To give you an example. An intern of mine, a while ago, designed a brilliant script
event http_reply(c: connection, version: string, code: count,
reason: string) &priority=3
(…)
if (code >= 400) {
add c$http$tags[HTTP_ERROR];
SumStats::observe(“http.excessive_errors.attacker_badhits”, [$host=c$id$orig_h],
[$str=fmt("%d %s%s", code, c$http$host, c$http$uri)]);
SumStats::observe(“http.excessive_errors.victim_badhits”, [$host=c$id$resp_h],
[$str=fmt("%d %s%s", code, c$http$host, c$http$uri)]);
}
else if (code < 400) {
SumStats::observe(“http.excessive_errors.attacker_goodhits”, [$host=c$id$orig_h], []);
SumStats::observe(“http.excessive_errors.victim_goodhits”, [$host=c$id$resp_h], []);
This script will store, per inbound connection, a ratio of good vs bad HTTP transactions. That can be used to do a behaviour profiling of a client. A scanner would easily have mostly “bad hits” with return code >400.
This all worked well for 15 minutes and then 11 nodes x 64GB RAM each cluster ran out of memory. See, this cluster monitored (among other things) the Firefox update system, with 500 000 000 clients talking to it.
Why did it crash? Because the SumStats framework was adding data, into internal data structures, per connection.
Notice how there is technically no memory leak.
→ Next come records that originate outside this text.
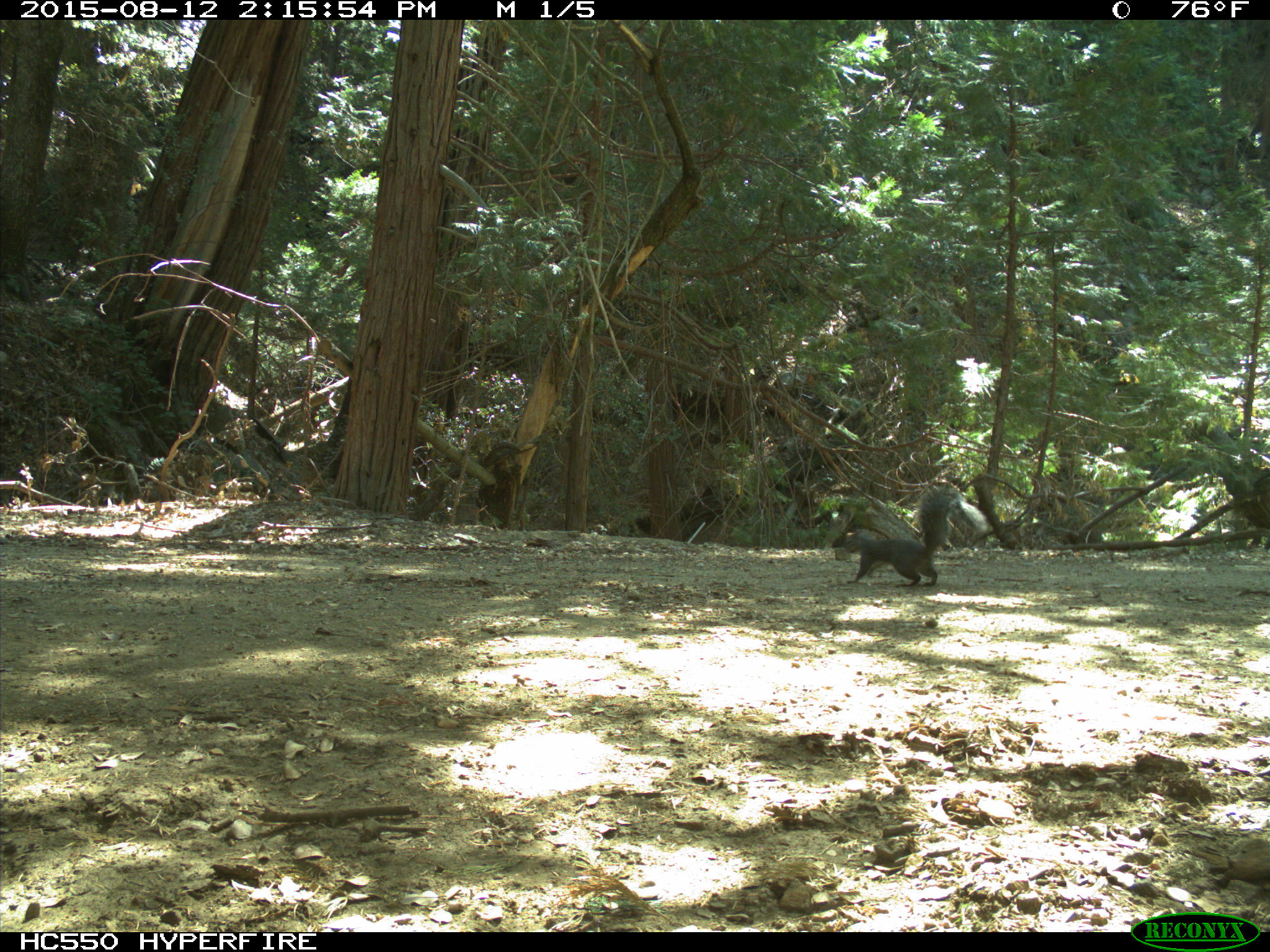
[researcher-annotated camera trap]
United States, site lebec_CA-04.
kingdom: Animalia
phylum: Chordata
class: Mammalia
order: Rodentia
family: Sciuridae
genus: Sciurus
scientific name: Sciurus carolinensis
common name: eastern gray squirrel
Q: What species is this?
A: Sciurus carolinensis (eastern gray squirrel).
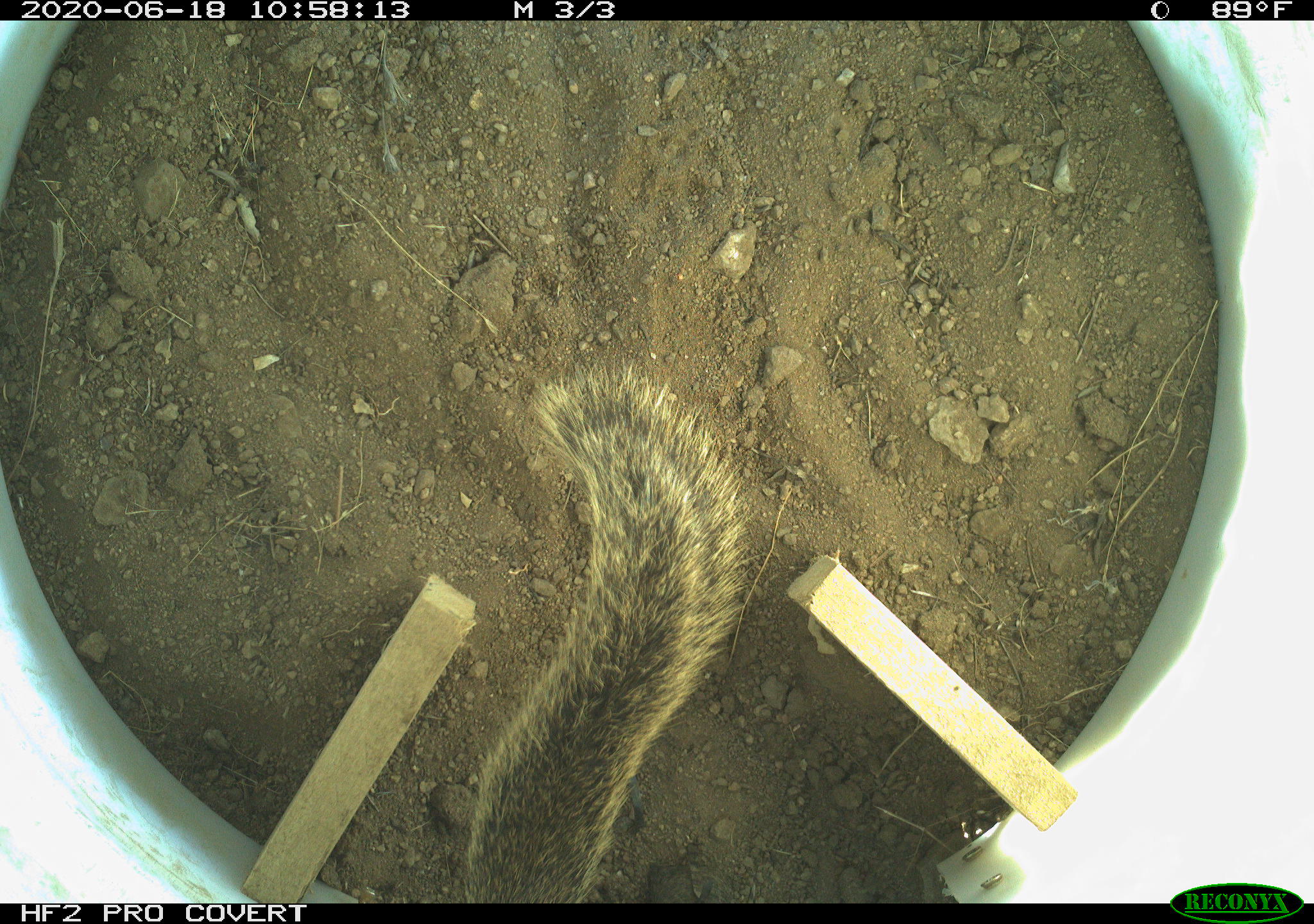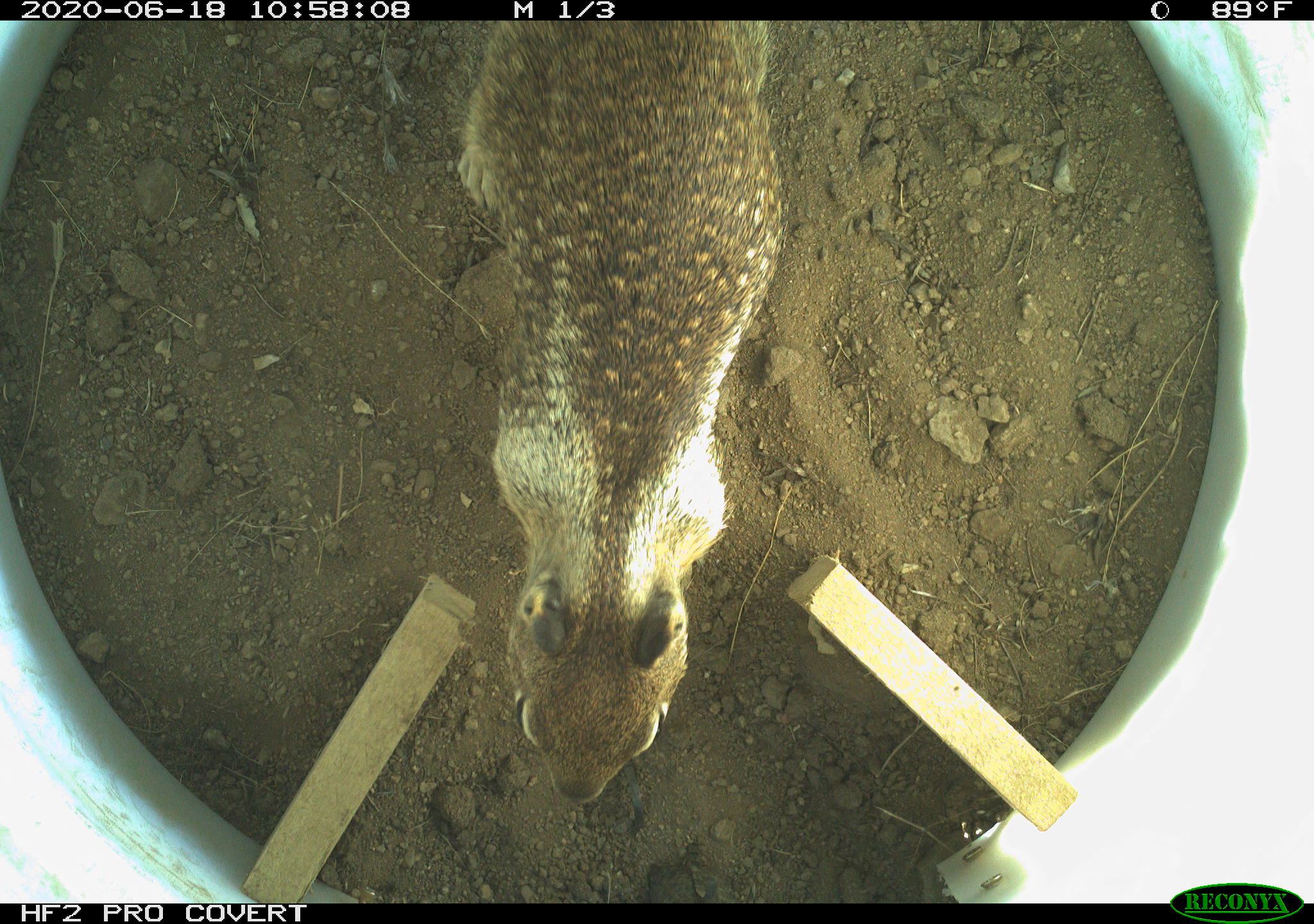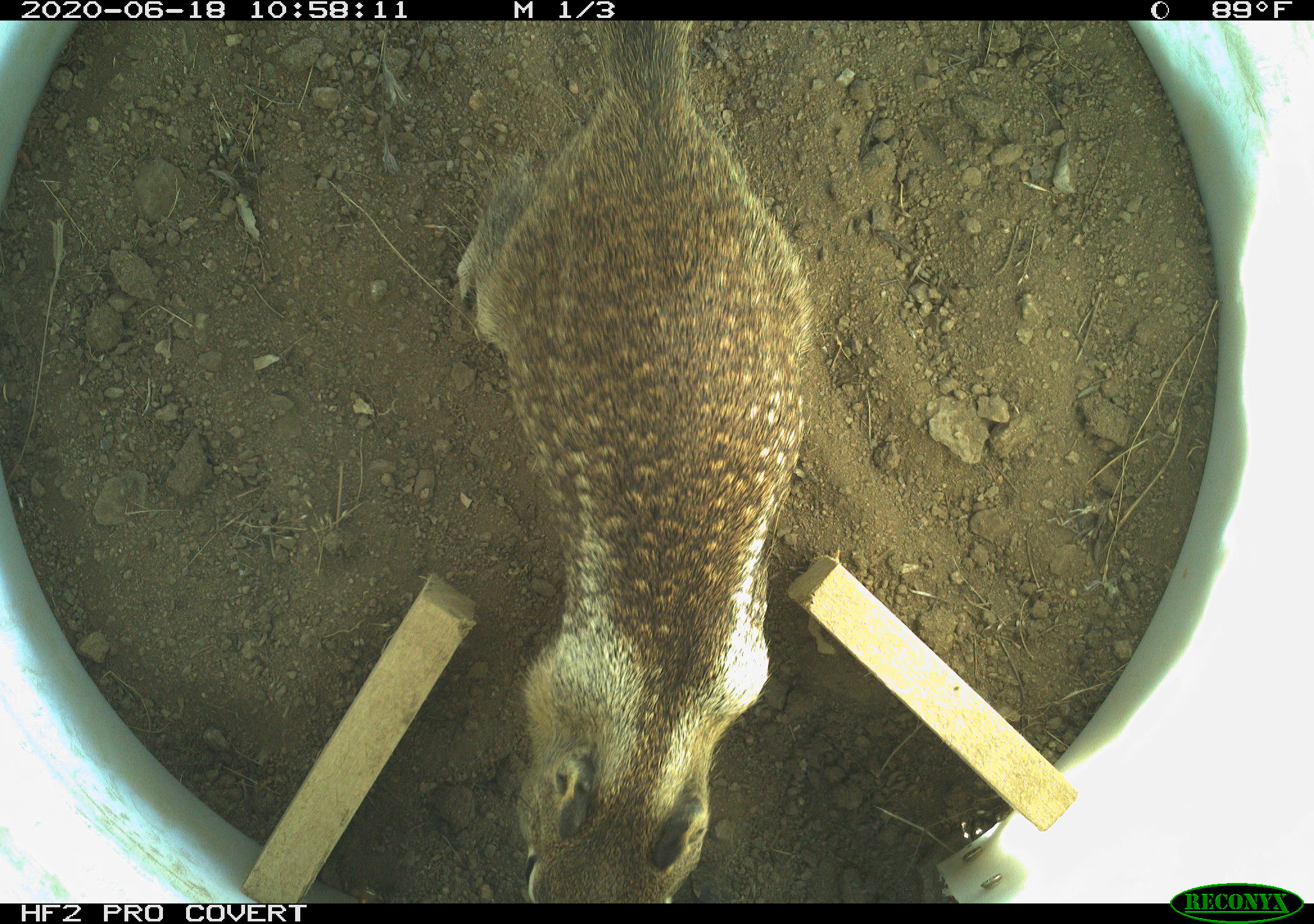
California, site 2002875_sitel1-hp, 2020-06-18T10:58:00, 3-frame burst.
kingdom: Animalia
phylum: Chordata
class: Mammalia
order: Rodentia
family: Sciuridae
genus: Otospermophilus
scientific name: Otospermophilus beecheyi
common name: california ground squirrel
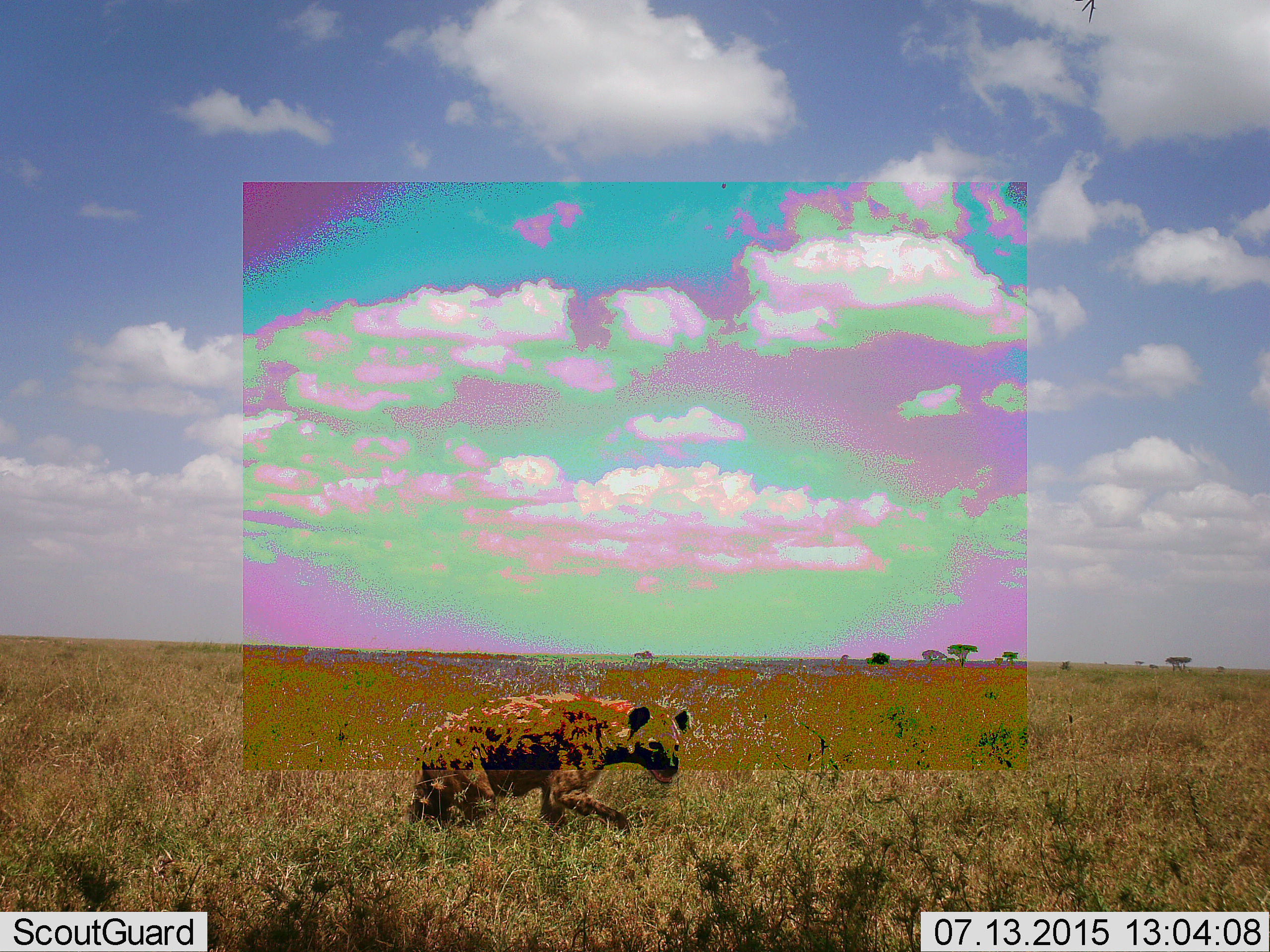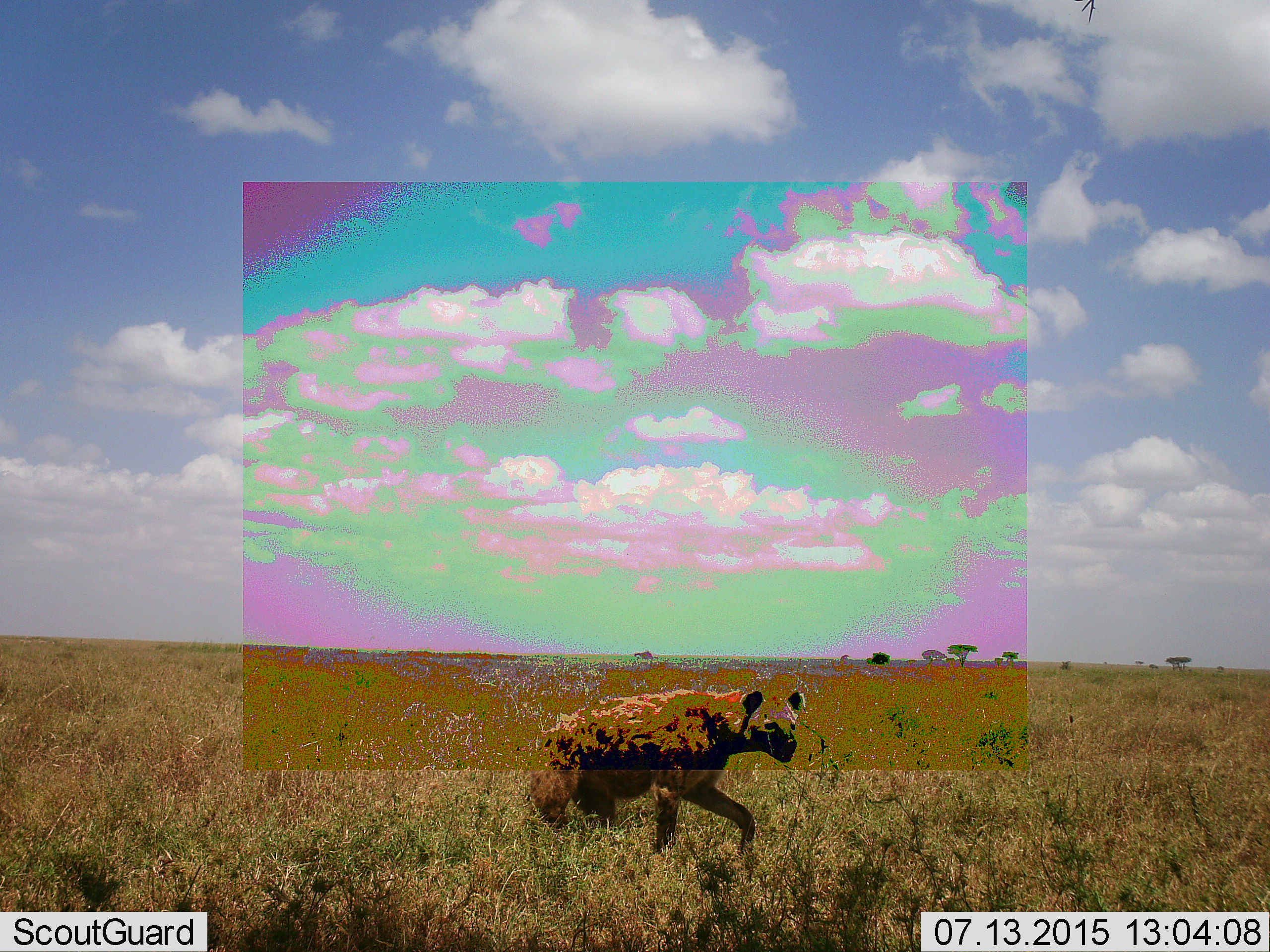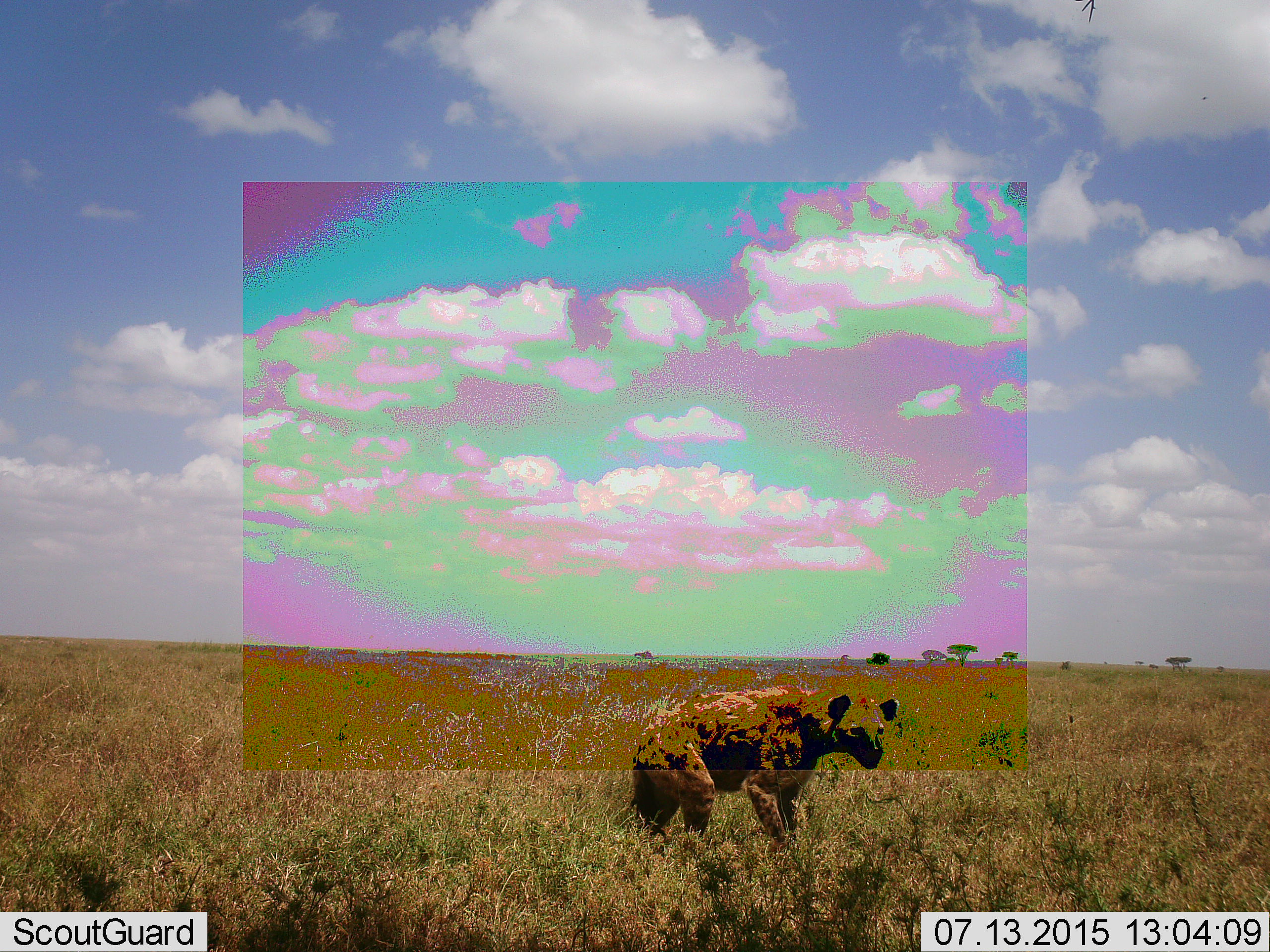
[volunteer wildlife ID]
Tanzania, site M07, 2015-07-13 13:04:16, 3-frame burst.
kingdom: Animalia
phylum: Chordata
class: Mammalia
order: Carnivora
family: Hyaenidae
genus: Crocuta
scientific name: Crocuta crocuta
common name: spotted hyena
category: hyenaspotted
Hyenaspotted (spotted hyena) (Crocuta crocuta), count 1. Behavior (volunteer vote fractions): standing 11%, resting 0%, moving 89%, interacting 11%. Young present (vote fraction): 0%. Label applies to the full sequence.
Given 2TB of RAM this maybe would have worked.
Basically, if you have tons of connections (not simply bandwidth or packets) the amount of memory necessary to keep all of them might be simply too much.
Now, this data expires (unless you have a script that never does that), but it might be the amount of state grows too quickly and the expiration is not quick enough, to free up some memory.
My quick suspect would be the scan.bro / scan.zeek old script that comes bundled with Zeek. If you have it enabled, disable and see if you’re still crashing.
You can then take a look at your scripts and see if there is some data structure that will grow per connection, over time - and how quickly you purge data from it.